** start of Source excerpt **
Post-Mortem: A top 100 bot in 10 days
This is my submission to the Halite 3 competition, hosted by Two Sigma. My profile is here. Unfortunately, I was not able to participate in the ~3 month competition until 10 days before the final submission deadline. Given the time I had available, I focused my time on the aspects that I believed were the most important of creating a strong bot. As of this writing, my submission is sitting around rank ~90, with some uncertainty as the final round plays out.
** end of Source excerpt **
** start of Supplied entries **
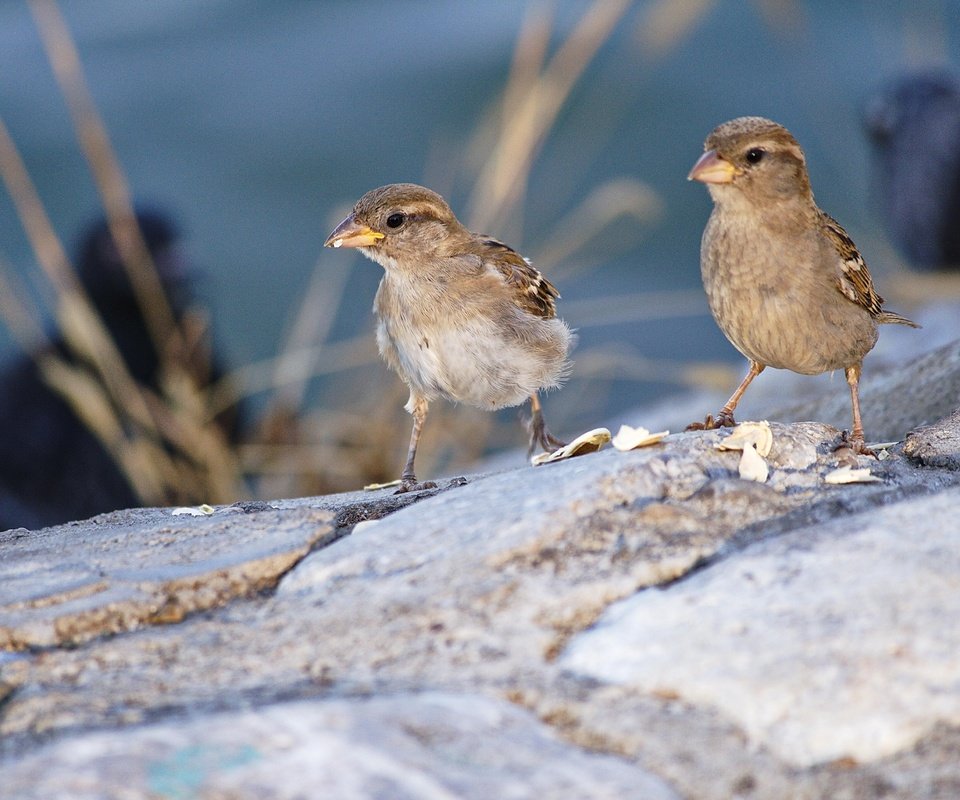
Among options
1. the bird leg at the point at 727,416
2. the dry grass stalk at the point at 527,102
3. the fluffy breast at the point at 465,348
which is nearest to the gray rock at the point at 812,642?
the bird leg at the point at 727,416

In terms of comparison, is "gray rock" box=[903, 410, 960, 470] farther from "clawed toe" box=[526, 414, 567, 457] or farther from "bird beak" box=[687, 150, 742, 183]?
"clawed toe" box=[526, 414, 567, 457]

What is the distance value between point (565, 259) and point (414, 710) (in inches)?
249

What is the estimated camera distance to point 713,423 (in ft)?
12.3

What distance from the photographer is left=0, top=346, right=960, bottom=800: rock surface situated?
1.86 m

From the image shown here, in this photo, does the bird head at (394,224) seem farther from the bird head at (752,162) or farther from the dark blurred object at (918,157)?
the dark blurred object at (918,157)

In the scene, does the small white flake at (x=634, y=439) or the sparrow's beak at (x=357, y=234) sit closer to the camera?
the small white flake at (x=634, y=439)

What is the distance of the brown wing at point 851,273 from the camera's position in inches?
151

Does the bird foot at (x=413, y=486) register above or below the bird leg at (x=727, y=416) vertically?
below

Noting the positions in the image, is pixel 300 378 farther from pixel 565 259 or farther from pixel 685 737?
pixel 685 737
** end of Supplied entries **
** start of Supplied entries **
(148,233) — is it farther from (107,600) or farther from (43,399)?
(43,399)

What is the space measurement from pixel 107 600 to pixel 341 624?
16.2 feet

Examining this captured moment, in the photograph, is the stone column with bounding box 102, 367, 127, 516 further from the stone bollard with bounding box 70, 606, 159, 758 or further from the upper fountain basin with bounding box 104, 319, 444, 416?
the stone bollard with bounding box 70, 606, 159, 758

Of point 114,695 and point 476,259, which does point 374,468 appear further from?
** end of Supplied entries **
** start of Supplied entries **
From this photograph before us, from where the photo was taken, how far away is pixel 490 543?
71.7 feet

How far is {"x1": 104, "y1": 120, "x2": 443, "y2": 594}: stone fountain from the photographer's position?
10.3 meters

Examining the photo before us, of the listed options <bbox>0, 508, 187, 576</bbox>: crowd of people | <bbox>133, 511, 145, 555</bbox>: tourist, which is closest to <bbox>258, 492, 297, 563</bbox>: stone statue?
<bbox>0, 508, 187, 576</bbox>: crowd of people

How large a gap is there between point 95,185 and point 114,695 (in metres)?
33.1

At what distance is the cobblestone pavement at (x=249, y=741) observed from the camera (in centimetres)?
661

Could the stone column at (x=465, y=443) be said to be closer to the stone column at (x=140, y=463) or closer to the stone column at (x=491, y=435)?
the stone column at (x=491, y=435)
** end of Supplied entries **
Pick up the Halite 3 bot post-mortem after its last sentence and keep writing it.

Answer to this problem.
Most of my time was spent on optimizing target selection (detailed below) and on ship navigation (a combination of the Dijkstra's and A* algorithms). These features allowed my bot to have a relatively strong early-game, which typically gave me a slight to substantial edge in the first 100 turns. At the highest ranks, mid- and late-game seemed to be dominated by exploitation of the inspiration and dropoff mechanics, which I was only able to (naively) implement in the final day of the competition, and micro-management around enemy ships, which I did not implement at all. I only had time to make use of inspiration in my 4-player game strategy, and hence my 4-player win rate is carrying my ranking, while my 2-player win rate is abysmal. However, my presence in the top 100 indicates that it is possible to get very far while concentrating only on one or two aspects of the game and maintaining only rudimentary implementations of the others.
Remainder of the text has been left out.